Digital Transformation: Full Speed Ahead?

With these barriers removed, it should be much simpler to move forward with starting or advancing your digital transformation. Take this new freedom and run with it — right?

The fact that many enterprise organizations managed to release successful Covid-19 response applications extremely fast shows “quality at speed” is feasible. The same could be said about the achievements of leading enterprises that modernized their entire application delivery process in order to release innovations faster than their competitors. However, the constant stream of software failures hitting the daily news feeds shows it’s certainly not easy.

One formidable barrier remains: software testing.

If you’re currently balancing software testing between expedited development and release processes, you’re forced to choose between two bad options: Release fast with inadequate testing or lose your time-to-market advantage. In fact, software testing is routinely cited as the top enemy of application delivery speed. Most recently, the GitLab Global Developer Report found developers cite testing as one of the biggest sources of delays — more than actually implementing the code or planning what to develop.

Making matters worse, testing is incredibly expensive. The latest World Quality Report found 23% of an organization’s application development budget is spent on testing. Why is most testing so slow and costly? Largely, because it lacks its own digital transformation. The World Quality Report has found the vast majority of testing is still performed manually. As former Merck CIO Clark Golestani so memorably put it, “I have more automation in my coffee maker than most enterprises have in their testing processes. This is not only expensive; it also holds back innovation.”

Fixing Software Testing: Three Takeaways For IT Leaders

I’d like to close by sharing how IT leaders can stop software testing from endangering this unprecedented opportunity to advance your digital transformation:

1. Stop manual testing.

You simply can’t release quality applications quickly unless most of your testing is automated. Manual testing can’t keep pace with the highly accelerated release cycles required for digital transformation. Testers should focus on designing effective tests and performing the “exploratory” testing that truly requires human creativity. Automate the rest.

As a first step, find out how much time and money your organization is spending on manual testing (often via outsourcing), then build an attack plan from there.
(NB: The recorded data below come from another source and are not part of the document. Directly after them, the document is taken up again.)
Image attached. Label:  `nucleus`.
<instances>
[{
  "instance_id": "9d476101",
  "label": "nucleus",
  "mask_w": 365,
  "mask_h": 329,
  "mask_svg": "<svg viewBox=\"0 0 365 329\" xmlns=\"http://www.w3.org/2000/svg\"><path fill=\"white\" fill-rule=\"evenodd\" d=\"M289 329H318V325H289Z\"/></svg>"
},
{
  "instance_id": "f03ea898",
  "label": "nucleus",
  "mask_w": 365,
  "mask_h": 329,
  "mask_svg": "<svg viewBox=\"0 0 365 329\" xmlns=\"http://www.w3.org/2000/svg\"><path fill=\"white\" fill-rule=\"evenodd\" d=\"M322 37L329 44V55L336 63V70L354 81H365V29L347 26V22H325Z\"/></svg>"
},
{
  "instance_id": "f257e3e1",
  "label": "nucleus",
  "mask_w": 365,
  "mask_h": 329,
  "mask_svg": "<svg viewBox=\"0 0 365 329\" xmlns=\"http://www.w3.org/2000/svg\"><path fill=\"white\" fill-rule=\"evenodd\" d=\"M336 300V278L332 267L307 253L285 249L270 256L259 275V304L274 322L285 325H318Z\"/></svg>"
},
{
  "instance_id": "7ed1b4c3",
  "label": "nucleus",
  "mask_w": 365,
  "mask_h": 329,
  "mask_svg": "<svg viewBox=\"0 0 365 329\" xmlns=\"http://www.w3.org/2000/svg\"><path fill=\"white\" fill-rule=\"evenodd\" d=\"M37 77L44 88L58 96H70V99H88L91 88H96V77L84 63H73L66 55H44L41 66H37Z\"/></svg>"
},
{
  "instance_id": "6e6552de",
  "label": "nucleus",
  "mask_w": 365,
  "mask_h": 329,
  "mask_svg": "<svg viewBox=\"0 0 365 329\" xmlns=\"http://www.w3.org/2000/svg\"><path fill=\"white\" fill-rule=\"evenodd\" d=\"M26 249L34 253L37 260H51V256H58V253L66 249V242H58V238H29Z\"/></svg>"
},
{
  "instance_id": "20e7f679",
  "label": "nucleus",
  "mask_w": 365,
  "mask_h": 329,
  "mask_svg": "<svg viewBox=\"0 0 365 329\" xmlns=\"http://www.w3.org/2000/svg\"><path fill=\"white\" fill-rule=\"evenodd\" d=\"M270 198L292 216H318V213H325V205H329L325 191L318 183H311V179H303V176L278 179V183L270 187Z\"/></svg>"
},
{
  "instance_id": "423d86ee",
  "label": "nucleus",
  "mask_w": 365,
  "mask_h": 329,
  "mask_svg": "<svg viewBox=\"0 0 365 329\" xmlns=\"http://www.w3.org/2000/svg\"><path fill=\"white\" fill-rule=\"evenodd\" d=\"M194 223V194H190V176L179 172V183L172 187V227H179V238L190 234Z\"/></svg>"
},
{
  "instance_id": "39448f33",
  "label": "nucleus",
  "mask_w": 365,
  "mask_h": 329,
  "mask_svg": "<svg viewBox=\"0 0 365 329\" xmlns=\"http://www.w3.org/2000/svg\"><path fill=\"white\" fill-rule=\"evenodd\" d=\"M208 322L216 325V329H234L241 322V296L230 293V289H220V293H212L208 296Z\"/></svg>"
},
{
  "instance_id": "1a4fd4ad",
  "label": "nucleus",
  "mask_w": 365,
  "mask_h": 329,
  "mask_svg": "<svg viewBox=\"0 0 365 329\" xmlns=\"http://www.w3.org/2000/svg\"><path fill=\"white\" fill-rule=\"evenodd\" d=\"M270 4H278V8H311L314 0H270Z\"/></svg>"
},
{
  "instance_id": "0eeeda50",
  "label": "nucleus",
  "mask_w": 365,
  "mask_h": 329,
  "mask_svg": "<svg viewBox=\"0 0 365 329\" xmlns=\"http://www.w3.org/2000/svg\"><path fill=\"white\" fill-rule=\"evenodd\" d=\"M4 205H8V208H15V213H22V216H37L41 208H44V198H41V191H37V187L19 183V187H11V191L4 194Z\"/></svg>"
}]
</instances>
2. Align testing with business risk.

There’s no point in spending time and money to design, implement, run, review and maintain tests that don’t matter. Yet, my organization analyzed the tests at most enterprises, and we found you could eliminate 67% of tests without increasing your risk exposure at all.

To streamline testing, ensure that the business priorities are driving testing; the focus should be on covering your top business risks as efficiently as possible, not creating a certain number of test cases. Also, support the adoption of “change impact analysis” technologies that pinpoint exactly what tests are needed for due diligence on each release.

3. Provide executive support for testing transformation.

Change is hard. Manual testing practices have probably been entrenched in the organization for years, and they can’t be replaced overnight. Getting the results you need in terms of speed and agility requires more than equipping the organization with new technologies. You also need to foster a new mindset, establish new processes and allocate the resources required to lead that transition.

There will inevitably be bumps along the road — but the best way to keep the initiative moving forward is to ensure it has strong executive support from start to finish. Communicate why it’s critical for top-level goals, begin with a clear roadmap for the path forward and ensure progress to key milestones is measured — and recognized.

Bottom Line

The current crisis will subside, but the need to rapidly respond to uncertainty and unexpected changes will not. Take this opportunity to advance your digital transformation and run with it, but don’t forget about transforming testing. Modernized testing can act as a catalyst for your transformation — enabling you to release innovations faster, and at a lower cost.